If the title is correct, an article in the November 10 issue of the Journal of Clinical Oncology shows that many randomized trials in oncology are improperly designed and many drugs used in oncology have been approved based on the wrong end point.
John M. Burke, MD
Hematologist and Medical Oncologist
Rocky Mountain Cancer Centers
Associate Chair
US Oncology Hematology Research Program
Aurora, CO
The November 10 issue of the Journal of Clinical Oncology contains a Comments and Controversies article that caught my attention. Written by Christopher Booth, MD, and colleagues, the article is provocatively titled “Progression-Free Survival [PFS] Should Not Be Used as a Primary End Point for Registration of Anticancer Drugs.” If the title is correct, then many randomized trials in oncology are improperly designed and many drugs used in oncology have been approved based on the wrong end point.
In the paper, the authors outline several limitations of PFS as an end point for oncology drugs, including lack of consistent surrogacy for overall survival (OS), bias, and error inherent in measuring tumor sizes; arbitrariness in the definition of progression; and the dependency of PFS on the frequency of imaging. Perhaps the most important limitation in the PFS end point is something that I knew little about called informative censoring. This is the censoring of patients who drop out of the trial before undergoing a response assessment. For example, if a patient drops out of a trial prior to response assessment because of toxicities of treatment, that patient is censored from the PFS curve and a PFS event is not recorded. Thus, if 20% of patients in an experimental arm of a trial experience toxic effects forcing discontinuation of treatment prior to response assessment, then the PFS will be based on an analysis of 80% of patients who could tolerate the treatment. In a randomized trial in which the design is standard therapy vs standard therapy plus drug X, informative censoring will lead to a bias in favor of the investigational arm.

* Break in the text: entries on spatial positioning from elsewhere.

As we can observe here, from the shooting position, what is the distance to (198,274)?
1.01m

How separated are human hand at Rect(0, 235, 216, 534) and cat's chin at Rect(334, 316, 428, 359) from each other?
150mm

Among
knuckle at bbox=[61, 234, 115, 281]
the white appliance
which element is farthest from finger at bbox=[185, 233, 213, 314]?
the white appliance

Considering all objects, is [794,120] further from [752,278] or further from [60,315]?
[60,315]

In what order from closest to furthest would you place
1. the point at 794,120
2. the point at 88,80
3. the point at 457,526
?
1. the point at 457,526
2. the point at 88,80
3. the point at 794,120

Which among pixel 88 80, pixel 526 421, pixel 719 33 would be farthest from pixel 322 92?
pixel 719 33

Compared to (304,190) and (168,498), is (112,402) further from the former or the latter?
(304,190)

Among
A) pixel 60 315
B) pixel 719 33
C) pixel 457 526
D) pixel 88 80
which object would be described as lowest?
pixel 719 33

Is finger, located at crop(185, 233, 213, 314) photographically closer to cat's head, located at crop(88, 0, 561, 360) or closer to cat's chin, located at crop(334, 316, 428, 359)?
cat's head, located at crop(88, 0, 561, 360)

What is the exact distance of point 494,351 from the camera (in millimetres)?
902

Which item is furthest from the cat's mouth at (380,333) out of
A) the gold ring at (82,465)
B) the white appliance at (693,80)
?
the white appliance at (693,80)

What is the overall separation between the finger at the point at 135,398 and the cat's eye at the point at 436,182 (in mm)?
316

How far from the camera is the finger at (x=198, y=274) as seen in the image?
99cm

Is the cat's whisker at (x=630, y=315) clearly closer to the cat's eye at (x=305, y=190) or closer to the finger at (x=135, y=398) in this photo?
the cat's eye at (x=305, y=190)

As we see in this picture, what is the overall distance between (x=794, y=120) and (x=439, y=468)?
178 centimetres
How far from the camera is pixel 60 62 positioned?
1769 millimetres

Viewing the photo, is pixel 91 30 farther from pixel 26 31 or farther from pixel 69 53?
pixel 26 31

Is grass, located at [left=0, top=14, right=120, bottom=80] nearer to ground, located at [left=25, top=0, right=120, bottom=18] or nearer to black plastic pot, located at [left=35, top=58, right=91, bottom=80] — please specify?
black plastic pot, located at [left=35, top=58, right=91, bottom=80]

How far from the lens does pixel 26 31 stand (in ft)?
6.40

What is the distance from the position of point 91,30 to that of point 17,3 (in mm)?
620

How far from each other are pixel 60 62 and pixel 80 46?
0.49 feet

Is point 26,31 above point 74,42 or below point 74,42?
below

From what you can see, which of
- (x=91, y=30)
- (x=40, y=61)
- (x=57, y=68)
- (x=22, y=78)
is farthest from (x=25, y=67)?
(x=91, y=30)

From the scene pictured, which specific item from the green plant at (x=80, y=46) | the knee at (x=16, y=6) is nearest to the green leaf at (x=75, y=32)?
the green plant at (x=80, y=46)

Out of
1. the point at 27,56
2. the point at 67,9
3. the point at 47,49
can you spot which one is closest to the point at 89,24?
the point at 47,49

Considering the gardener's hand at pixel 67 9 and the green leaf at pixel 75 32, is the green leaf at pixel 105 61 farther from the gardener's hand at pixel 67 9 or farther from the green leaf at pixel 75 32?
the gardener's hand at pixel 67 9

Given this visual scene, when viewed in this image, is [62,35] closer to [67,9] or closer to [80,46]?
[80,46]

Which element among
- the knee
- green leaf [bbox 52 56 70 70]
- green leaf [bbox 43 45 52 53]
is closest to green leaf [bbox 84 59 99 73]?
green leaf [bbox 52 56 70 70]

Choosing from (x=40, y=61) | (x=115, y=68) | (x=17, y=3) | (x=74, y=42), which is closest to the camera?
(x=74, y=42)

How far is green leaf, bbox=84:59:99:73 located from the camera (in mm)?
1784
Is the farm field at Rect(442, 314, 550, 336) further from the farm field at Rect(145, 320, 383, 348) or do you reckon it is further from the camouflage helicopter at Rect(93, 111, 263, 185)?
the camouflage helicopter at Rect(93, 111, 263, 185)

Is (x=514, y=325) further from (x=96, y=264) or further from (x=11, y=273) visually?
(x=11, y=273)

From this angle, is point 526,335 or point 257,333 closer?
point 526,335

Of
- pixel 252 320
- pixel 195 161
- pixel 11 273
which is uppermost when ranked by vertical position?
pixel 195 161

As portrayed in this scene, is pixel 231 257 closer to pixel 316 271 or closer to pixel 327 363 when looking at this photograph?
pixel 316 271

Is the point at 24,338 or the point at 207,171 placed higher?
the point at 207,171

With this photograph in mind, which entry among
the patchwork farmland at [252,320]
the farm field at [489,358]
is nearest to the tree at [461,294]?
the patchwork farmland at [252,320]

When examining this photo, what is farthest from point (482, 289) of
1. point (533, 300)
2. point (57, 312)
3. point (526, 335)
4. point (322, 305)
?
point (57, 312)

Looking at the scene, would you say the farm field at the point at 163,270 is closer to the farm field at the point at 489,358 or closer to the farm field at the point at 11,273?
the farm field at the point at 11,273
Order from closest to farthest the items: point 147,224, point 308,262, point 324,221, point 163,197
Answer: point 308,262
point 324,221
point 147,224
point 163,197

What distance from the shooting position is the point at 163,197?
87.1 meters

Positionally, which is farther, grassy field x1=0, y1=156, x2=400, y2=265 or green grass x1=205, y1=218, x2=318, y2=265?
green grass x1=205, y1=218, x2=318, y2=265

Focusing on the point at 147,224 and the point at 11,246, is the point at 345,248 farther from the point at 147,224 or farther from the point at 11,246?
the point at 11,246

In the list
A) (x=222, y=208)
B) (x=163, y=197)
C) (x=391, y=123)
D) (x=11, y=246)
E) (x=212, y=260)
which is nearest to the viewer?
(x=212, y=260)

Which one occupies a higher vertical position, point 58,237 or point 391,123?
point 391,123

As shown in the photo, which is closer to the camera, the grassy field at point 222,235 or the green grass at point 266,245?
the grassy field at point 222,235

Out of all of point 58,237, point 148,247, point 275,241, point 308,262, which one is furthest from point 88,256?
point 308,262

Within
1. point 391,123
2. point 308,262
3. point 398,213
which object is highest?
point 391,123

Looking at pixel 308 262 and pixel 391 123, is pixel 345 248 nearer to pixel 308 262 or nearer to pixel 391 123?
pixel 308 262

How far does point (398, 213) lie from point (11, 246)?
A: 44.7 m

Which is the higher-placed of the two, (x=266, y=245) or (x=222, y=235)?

Potential methods for mitigating this include performing a sensitivity analysis in which it is assumed that patients who drop out of trials did so for progression; analyzing time-to-treatment-failure curves, which are not affected by informative censoring; and placing PFS results in the context of discontinuation rates, toxicities of regimens, quality-of-life assessments, and OS. The authors argue that a better way to design randomized trials in oncology would be to designate OS as the primary end point and to make PFS a secondary end point.
It's worth keeping the limitations of the PFS end point in mind when we observe data. The 2 ways in which we physicians can help our patients is to make them live longer or improve their quality of life. PFS does not measure either of these outcomes, is more subject to bias and error than OS, and does not incorporate any measure of harm. However, safety, discontinuation rate, quality of life, and OS end points incorporate measures of harm and are critical when analyzing the risk-benefit ratios of the treatments we study.